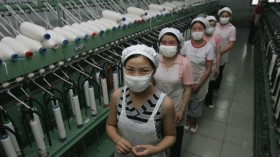 Workers Work At A Garment Factory In Shanghai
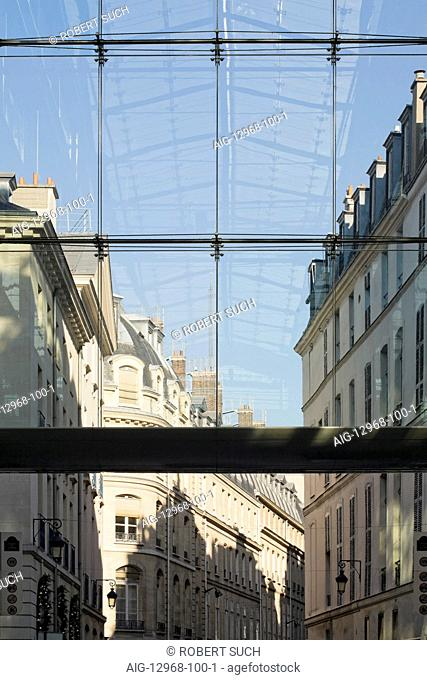 Traditional Paris apartment buildings and reflection of modern glass roof in Paris, France. Looking down Passage des Jacobins and out into rue du Marche...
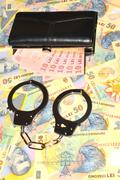 Romanian currency and handcuffs Stock Photos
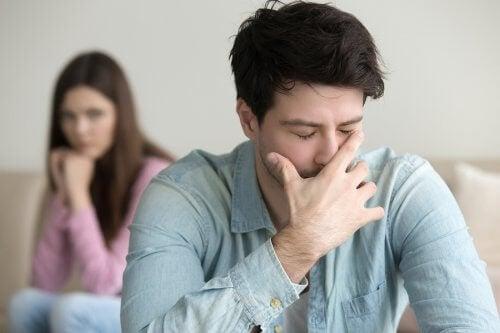 Ragazzo piange mentre ragazza triste lo guarda da dietro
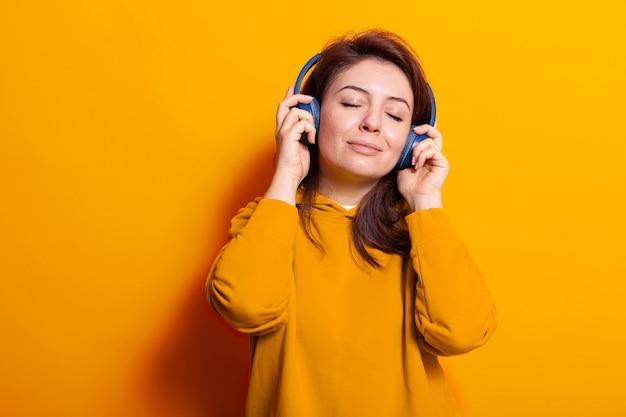 Mulher caucasiana relaxada curtindo música em fones de ouvido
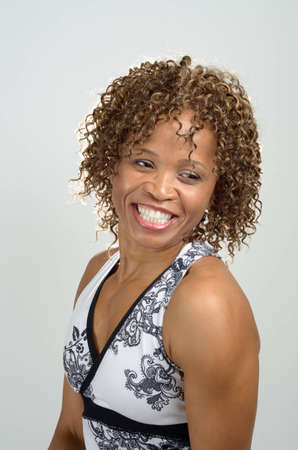 Three quarter view head and shoulders shot of a smiling woman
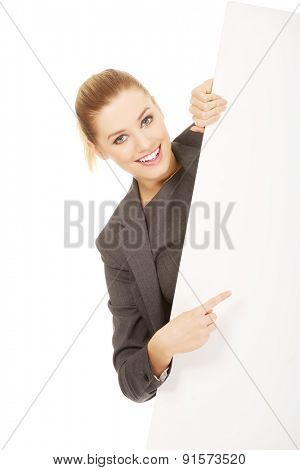 Happy businesswoman pointing on empty banner.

**WORK ORDER**
Output each line exactly as shown above; no pictures go in the copy.

**ANSWER FOR THIS EXERCISE**
 Workers Work At A Garment Factory In Shanghai
 Traditional Paris apartment buildings and reflection of modern glass roof in Paris, France. Looking down Passage des Jacobins and out into rue du Marche...
 Romanian currency and handcuffs Stock Photos
 Ragazzo piange mentre ragazza triste lo guarda da dietro
 Mulher caucasiana relaxada curtindo música em fones de ouvido
 Three quarter view head and shoulders shot of a smiling woman
 Happy businesswoman pointing on empty banner.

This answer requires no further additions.